Pre-Hegel the 'spirit of western philosophy' if such a thing isn't oxymoronic, was cartesian rationalism vs humean empiricism, in other words - the west had two domains of epistemology, rational thought and sense data. There was since many attempts at integrating the two, but there is something axiomatically flawed here, this diad should have been a triad, something was lacking from the beginning, a third avenue of epistemology - namely the imaginal. In the west this word connotes falsity, illusory, phantasmagoria, non-existence. Yet, the the poets reign high, without them being seen as doing anything of epistemological value. Phenomenology got us close, in a turn towards the subjective, collectivised in a sense, seen as univeralised, that there are I's who share in their intersubjectivity with one another. This never really reached what Islam had a thousand years ago though, namely the acknowledgment of the domain of imagination being ontologically real, as real as the rational and the empirical - or, what is actually the case: more real, of an higher-order.

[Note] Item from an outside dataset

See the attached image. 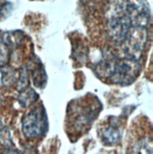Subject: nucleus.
Listing matches in <instances>:
<instances>
[{"instance_id":"obj_4","label":"nucleus","mask_w":153,"mask_h":154,"mask_svg":"<svg viewBox=\"0 0 153 154\" xmlns=\"http://www.w3.org/2000/svg\"><path fill=\"white\" fill-rule=\"evenodd\" d=\"M130 19L127 14L107 18V33L115 45H121L131 28Z\"/></svg>"},{"instance_id":"obj_14","label":"nucleus","mask_w":153,"mask_h":154,"mask_svg":"<svg viewBox=\"0 0 153 154\" xmlns=\"http://www.w3.org/2000/svg\"><path fill=\"white\" fill-rule=\"evenodd\" d=\"M137 154H152L151 139L145 138L137 146Z\"/></svg>"},{"instance_id":"obj_11","label":"nucleus","mask_w":153,"mask_h":154,"mask_svg":"<svg viewBox=\"0 0 153 154\" xmlns=\"http://www.w3.org/2000/svg\"><path fill=\"white\" fill-rule=\"evenodd\" d=\"M1 73H2L1 82L4 86H11L16 83L18 76L16 74V72L12 68L5 66V67L1 68Z\"/></svg>"},{"instance_id":"obj_13","label":"nucleus","mask_w":153,"mask_h":154,"mask_svg":"<svg viewBox=\"0 0 153 154\" xmlns=\"http://www.w3.org/2000/svg\"><path fill=\"white\" fill-rule=\"evenodd\" d=\"M0 144L6 148H11L13 145L11 131L7 127H3L0 130Z\"/></svg>"},{"instance_id":"obj_15","label":"nucleus","mask_w":153,"mask_h":154,"mask_svg":"<svg viewBox=\"0 0 153 154\" xmlns=\"http://www.w3.org/2000/svg\"><path fill=\"white\" fill-rule=\"evenodd\" d=\"M13 6L11 2H6L0 7V20H5L8 18L12 11Z\"/></svg>"},{"instance_id":"obj_1","label":"nucleus","mask_w":153,"mask_h":154,"mask_svg":"<svg viewBox=\"0 0 153 154\" xmlns=\"http://www.w3.org/2000/svg\"><path fill=\"white\" fill-rule=\"evenodd\" d=\"M148 39V32L147 28L131 26L121 45L126 58L139 61L147 45Z\"/></svg>"},{"instance_id":"obj_10","label":"nucleus","mask_w":153,"mask_h":154,"mask_svg":"<svg viewBox=\"0 0 153 154\" xmlns=\"http://www.w3.org/2000/svg\"><path fill=\"white\" fill-rule=\"evenodd\" d=\"M29 68L28 66H24L21 68V70L18 73V78H17V82L15 83L16 85V90L20 93L24 91L29 87Z\"/></svg>"},{"instance_id":"obj_6","label":"nucleus","mask_w":153,"mask_h":154,"mask_svg":"<svg viewBox=\"0 0 153 154\" xmlns=\"http://www.w3.org/2000/svg\"><path fill=\"white\" fill-rule=\"evenodd\" d=\"M117 61V58L115 55H112L111 52L106 53L96 63V75L99 79H110L115 71Z\"/></svg>"},{"instance_id":"obj_17","label":"nucleus","mask_w":153,"mask_h":154,"mask_svg":"<svg viewBox=\"0 0 153 154\" xmlns=\"http://www.w3.org/2000/svg\"><path fill=\"white\" fill-rule=\"evenodd\" d=\"M3 127H4V126H3V122H2V119H1V118H0V130H1V129L3 128Z\"/></svg>"},{"instance_id":"obj_2","label":"nucleus","mask_w":153,"mask_h":154,"mask_svg":"<svg viewBox=\"0 0 153 154\" xmlns=\"http://www.w3.org/2000/svg\"><path fill=\"white\" fill-rule=\"evenodd\" d=\"M141 72V64L139 61L129 58L118 60L115 71L110 78L115 84L128 86L133 83Z\"/></svg>"},{"instance_id":"obj_7","label":"nucleus","mask_w":153,"mask_h":154,"mask_svg":"<svg viewBox=\"0 0 153 154\" xmlns=\"http://www.w3.org/2000/svg\"><path fill=\"white\" fill-rule=\"evenodd\" d=\"M101 137L104 144L112 146L119 142V140L121 138V131L116 125L111 124L104 128V130L102 131Z\"/></svg>"},{"instance_id":"obj_5","label":"nucleus","mask_w":153,"mask_h":154,"mask_svg":"<svg viewBox=\"0 0 153 154\" xmlns=\"http://www.w3.org/2000/svg\"><path fill=\"white\" fill-rule=\"evenodd\" d=\"M127 13L132 26L148 28L150 23V10L148 0H127Z\"/></svg>"},{"instance_id":"obj_16","label":"nucleus","mask_w":153,"mask_h":154,"mask_svg":"<svg viewBox=\"0 0 153 154\" xmlns=\"http://www.w3.org/2000/svg\"><path fill=\"white\" fill-rule=\"evenodd\" d=\"M1 154H19V152L11 148H7L5 150L1 152Z\"/></svg>"},{"instance_id":"obj_8","label":"nucleus","mask_w":153,"mask_h":154,"mask_svg":"<svg viewBox=\"0 0 153 154\" xmlns=\"http://www.w3.org/2000/svg\"><path fill=\"white\" fill-rule=\"evenodd\" d=\"M24 39V32L21 30H11V31H4L1 34V40L5 45L9 48H16L21 45Z\"/></svg>"},{"instance_id":"obj_9","label":"nucleus","mask_w":153,"mask_h":154,"mask_svg":"<svg viewBox=\"0 0 153 154\" xmlns=\"http://www.w3.org/2000/svg\"><path fill=\"white\" fill-rule=\"evenodd\" d=\"M39 98V95L32 88H26L24 91L20 92L18 97V102L23 108H28V107L34 104Z\"/></svg>"},{"instance_id":"obj_12","label":"nucleus","mask_w":153,"mask_h":154,"mask_svg":"<svg viewBox=\"0 0 153 154\" xmlns=\"http://www.w3.org/2000/svg\"><path fill=\"white\" fill-rule=\"evenodd\" d=\"M11 59V50L7 45L0 41V68L8 65Z\"/></svg>"},{"instance_id":"obj_3","label":"nucleus","mask_w":153,"mask_h":154,"mask_svg":"<svg viewBox=\"0 0 153 154\" xmlns=\"http://www.w3.org/2000/svg\"><path fill=\"white\" fill-rule=\"evenodd\" d=\"M47 129V116L43 106L31 110L22 119V131L28 138H36Z\"/></svg>"}]
</instances>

This became possible for the western soul to grasp with Jung, who pain-stakingly mapped out this world for us. Bachelard also played a role, by his 'objective examination of the imagination'. But, as the western soul was already so far regressed, this constituted no more than getting to a very basic level, it meant unlocking the religious space once more, which of course had been operating unconsciously all this time anyway, throughout all our history. It is as if western soul was at a negative step, and just got back to zero again - reopening access to the religious/imaginal space that has been foreclosed, but this is merely remedial, catching up to where Sufism was in the 12th century.
"Where is the place, what is the organ of this intimate conviction in which God Most High reveals Himself to you? This place, this organ is precisely the Imagination, and exactly for that reason we affirm that the Imagination is the essence in which the perfection of theophany resides."
"As soon as you have become aware of that, it becomes evident to you that the Imagination is the principle and source of the entire universe, because the Divine Being is Himself the principle and origin of all things, and because the most perfect of His epiphanies can take place only in a receptacle which is itself origin and principle. This substratum is the Imagination."
The claim that imagination is "more real" or "higher-order" than rational/empirical knowledge requires accepting a hierarchical ontology where manifestation proceeds from higher to lower realms. This was axiomatic in traditional metaphysics (Neoplatonic, Islamic, Hindu) but became precisely what modernity rejected.